Parmi ces dernières lois expérimentales, il en est qui sont purement inductives, qui se bornent à formuler les
résultats immédiats de l'observation et de l'expérimentation qualitative : ce sont des lois empiriques par exemple, la
loi physique, « le son a pour cause les vibrations de l'air s, la loi chimique, « l'eau est un composé d'oxygène et
d'hydrogène D.
— Il en est, au contraire, qui sont déduites d'autres lois (dérivées), et qui expriment la mesure des
phénomènes et de leurs rapports : ce sont des lois mathématiques (par exemple, les lois de corrélation et de
causalité, les lois de structure, etc.).
— Enfin, ces dernières, lois mathématiques, peuvent être elles-mêmes
considérées soit comme des lois déterninantes, soit comme des lois statistiques, suivant qu'elles expriment ou des
constantes absolues ou des moyennes.
Dans les sciences physiques, les théories cherchent à expliquer, de la manière la plus unifiée et avec la plus grande
précision possible dans le langage mathématique, l'univers.
ainsi, par exemple, la théorie de Newton réalise
l'unification des lois planétaires de Kepler et de la loi de la chute des corps de Galilée, expliquant le trajet elliptique
des planètes autour du Soleil comme une chute indéfiniment retardée.
Cette théorie rend compte de phénomènes
divers comme la variation de la pesanteur selon la latitude ou encore le mouvement des marées.
Toute théorie dans les sciences physiques permet la découverte de phénomènes nouveaux.
Ainsi, par exemple, c'est
à partir de calculs résultant des lois planétaires de Kepler que Le Verrier a découvert l'existence de la planète
Neptune.
Constatant que l'orbite réelle d'Uranus différait de son orbite théorique, Le verrier a été amené à supposer
l'existence d'une planètes inconnue exerçant une attraction sur Uranus.

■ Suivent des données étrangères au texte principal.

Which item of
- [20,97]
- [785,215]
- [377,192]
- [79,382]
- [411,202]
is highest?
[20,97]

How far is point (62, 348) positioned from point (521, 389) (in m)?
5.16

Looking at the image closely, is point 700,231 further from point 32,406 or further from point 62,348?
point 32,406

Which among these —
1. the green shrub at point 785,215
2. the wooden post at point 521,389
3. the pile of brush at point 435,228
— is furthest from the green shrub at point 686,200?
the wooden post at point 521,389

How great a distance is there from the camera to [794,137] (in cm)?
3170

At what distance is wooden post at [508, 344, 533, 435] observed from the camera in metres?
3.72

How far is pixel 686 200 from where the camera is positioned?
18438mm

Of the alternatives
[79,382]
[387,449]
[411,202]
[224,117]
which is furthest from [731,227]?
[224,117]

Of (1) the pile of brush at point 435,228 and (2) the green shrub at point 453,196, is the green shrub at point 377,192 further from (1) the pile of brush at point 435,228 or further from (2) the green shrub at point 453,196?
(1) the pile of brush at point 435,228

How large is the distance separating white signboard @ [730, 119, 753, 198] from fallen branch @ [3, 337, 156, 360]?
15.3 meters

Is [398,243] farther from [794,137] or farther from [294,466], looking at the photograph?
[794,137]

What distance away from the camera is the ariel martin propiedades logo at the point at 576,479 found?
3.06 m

Cette hypothèse a pu ensuite être vérifiée
expérimentalement.
Au pouvoir explicatif et à la formalisation mathématique de ces théories s'ajoute en principe leur capacité de
prédiction.
Ainsi, par exemple, connaissant la position et la vitesse d'un mobile à un instant donné, il est possible
dans la mécanique newtonienne de calculer sa vitesse et sa position à un autre instant.
B.
Transformations et valeurs.
D'après la conception classique (Descartes, Newton), les lois scientifiques sont, non seulement générales, mais
encore vraiment nécessaires ; soumises à un déterminisme absolu, sans limites ni exceptions, elles ne peuvent être
qu'absolues ; elles possèdent donc une vérité a priori parfaite, incontestable et incontestée.
Si devant n'importe
quel phénomène naturel l'esprit a tendance à se demander « pourquoi », parvenu à la maturité scientifique, il réduit
ses exigences.
Il cherche seulement « comment » se produisent les phénomènes, autrement dit selon quelles lois,
dans quel ordre.
La loi est le « rapport nécessaire entre les phénomènes ».

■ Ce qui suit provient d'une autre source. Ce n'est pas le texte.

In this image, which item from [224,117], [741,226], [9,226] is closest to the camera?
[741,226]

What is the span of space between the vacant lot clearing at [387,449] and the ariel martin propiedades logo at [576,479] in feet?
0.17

On a dit que l'idée de loi naturelle est «
tombée du ciel sur la terre » ce qui signifie que l'idée de loi vient de l'astronomie.
C'est en effet ans le domaine de
l'astronomie qu'on s'aperçoit d'abord que les phénomènes naturels se produisaient d'une façon ordonnée, régulière,
ce qui permit de prévoir exactement certaines manifestations comme les éclipses.
Citons par exemple la première loi
de Kepler énoncée en 1609 dans son « Astronomia nova » : « chaque planète décrit dans le sens direct une ellipse
dont le soleil occupe un des foyers ».
Le génie de Galilée a consisté à introduire l'idée de loi en physique.
Galilée ne
se demande pas pourquoi les corps tombent mais comment ils tombent.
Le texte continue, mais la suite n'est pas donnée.